The way democracy has evolved in Indonesia, most of the eight parties represented in Parliament have ended up in the ruling coalition, with only the Islamist Justice and Prosperity Party (PKS) and former president Susilo Bambang Yudhoyono’s centrist Democrat Party forming an ineffective opposition.

Given the spoils of office, that is likely to continue. Indonesians are culturally averse to a political opposition anyway, seeing it as potentially confrontational and therefore an inherent danger to political stability.

Assidique and eight other former justices urged Widodo to ignore the DPR’s decision to fire Aswanto and replace him with Hamzah, who now says he went through a hurried parliamentary fit and proper test without being told who he was replacing and why.

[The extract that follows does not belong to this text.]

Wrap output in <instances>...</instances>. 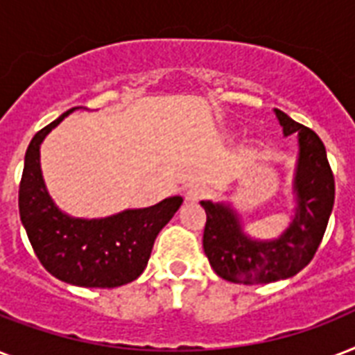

Aswanto and another DPR nominee, Justice Wahiduddin Adams, were among the five judges who supported the decision to send the omnibus law back to Parliament, a move that caught the government off guard and scrambling to comply.

Those with dissenting opinions were Usman and Manahan Sitompul, both nominated by the Supreme Court, Arief Hidayat (another DPR nominee) and presidential choice Daniel Yusmic Foekh.

The government addressed one of the court’s concerns last May by hastily passing an amendment to a 2011 law governing legislative procedures, which allows for the formulation of laws using the omnibus method.

That was an idea originally conceived by former agrarian minister Sofyan Djalil, a graduate of the US Fletcher School of Law and Diplomacy who served in Widodo’s 2014-2019 Cabinet.

An Indonesian worker fills up a truck with fuel at a state energy giant Pertamina filling center in Jakarta on August 27, 2014. Photo: AFP/Adek Berry
An Indonesian worker fills up a truck with fuel at a state energy giant Pertamina filling center in Jakarta in a file photo. Photo: AFP / Adek Berry

Bold and ambitious, it finally emerged as a 900-page legislative blueprint for slicing through red tape strangling the Indonesian economy as Widodo pursues his dream of seeing Indonesia become an advanced country with a gross domestic product (GDP) of US$9 trillion by 2045.

Addressing the court’s second instruction, ministries and local governments have been conducting public hearings across the country to listen to any input and to respond appropriately.

A member of a special team set up to monitor the implementation of the law says the government will submit to the court “all the administrative proof that the government has done a wide range of hearings.”